Americans fling more than $30 million a day at 529 college savings plans, and no wonder -- the plans provide some sweet tax savings, a variety of investment choices and the satisfaction that you're doing something for the kids.
These plans allow savers to accumulate money their children use for college. Contributions don't get any federal tax breaks, though some states, including New York, offer tax incentives to participants. When the money is withdrawn to pay for qualified college expenses, it is not taxed.
Open a 529 plan for junior when he's little, feed it regularly, and you'll be happy to have a pot of tax-free savings when it is time to matriculate. (Keep the account in your name, and name your child the beneficiary, to avoid the funds hurting his financial aid eligibility.)
Buy one for a very short term. What if you are already in grad school and don't have a 529 plan? If you live in New York, which offers generous state tax deductions for contributions, you can put the money in a 529, collect the deduction and then turn around and spend it almost immediately on your next tuition bill.
Buy one without a particular use or person in mind. Maybe your child just finished college and doesn't know whether she will go to grad school or will have kids. So what? There's a decent chance she will do one or the other, if not both.
You can open a 529 for yourself and later name her or her progeny as the beneficiary.
The advantage to that? Short-term flexibility -- to use the money for yourself, her grad school or some future grandchild -- and really long compound interest.
Consider it a backdoor estate plan.
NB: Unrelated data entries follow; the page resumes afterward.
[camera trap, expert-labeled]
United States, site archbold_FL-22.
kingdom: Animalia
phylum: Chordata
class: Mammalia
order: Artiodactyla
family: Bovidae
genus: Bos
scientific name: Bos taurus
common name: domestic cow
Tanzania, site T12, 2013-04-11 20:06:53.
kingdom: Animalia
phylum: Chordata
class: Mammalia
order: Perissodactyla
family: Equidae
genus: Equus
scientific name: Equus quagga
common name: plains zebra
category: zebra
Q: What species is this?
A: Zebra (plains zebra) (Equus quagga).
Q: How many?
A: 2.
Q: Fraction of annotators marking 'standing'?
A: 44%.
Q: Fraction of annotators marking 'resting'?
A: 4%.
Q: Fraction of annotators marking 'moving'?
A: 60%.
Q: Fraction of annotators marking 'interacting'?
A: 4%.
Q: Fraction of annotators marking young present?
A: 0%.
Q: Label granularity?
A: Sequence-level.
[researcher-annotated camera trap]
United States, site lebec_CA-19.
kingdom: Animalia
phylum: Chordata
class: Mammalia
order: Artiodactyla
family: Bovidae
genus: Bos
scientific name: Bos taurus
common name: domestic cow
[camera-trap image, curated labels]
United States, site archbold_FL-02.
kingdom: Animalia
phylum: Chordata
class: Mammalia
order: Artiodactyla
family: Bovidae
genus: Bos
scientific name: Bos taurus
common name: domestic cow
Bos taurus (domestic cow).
Switching a 529 plan's beneficiaries to another generation can trigger gift and estate taxes, so you have to be strategic. In the case above, for example, if your account had grown to more than $14,000, you wouldn't be able to move all of it to a beneficiary in the next generation at once. But you could move $14,000 a year (indexed for inflation) to a new beneficiary without even starting to reduce your lifetime gift and estate tax exclusion.
Buy one for yourself. Your own 529 can pay for that midcareer MBA or classes you decide to take as you head into retirement.
Buy 'em by the bunch. There's no compelling reason, other than simplicity, to have only one 529 - or even one per beneficiary. If you set up several, you can more easily switch beneficiaries on one or the other to accomplish those gift and estate tax objectives. And some plans are better than others for different reasons: You may choose to have one in your home state just to capture the full deduction and another in another state to get the best investment choices and lowest costs.
Choose a successor beneficiary. If you own plans in your name but your children are beneficiaries and you die, your plan could go to your kids directly. That could hurt them when it comes time for them to apply for financial aid. Best to make sure your spouse is named in the plan as a successor beneficiary.
Do it yourself. As with other investments, 529 plans sold through brokers have hidden fees in the form of commissions and higher fund costs. If you do your homework -- hey, this is about education, right? -- and choose a good low-fee index fund plan sold directly, you'll pay less. Math 101: That can really add up.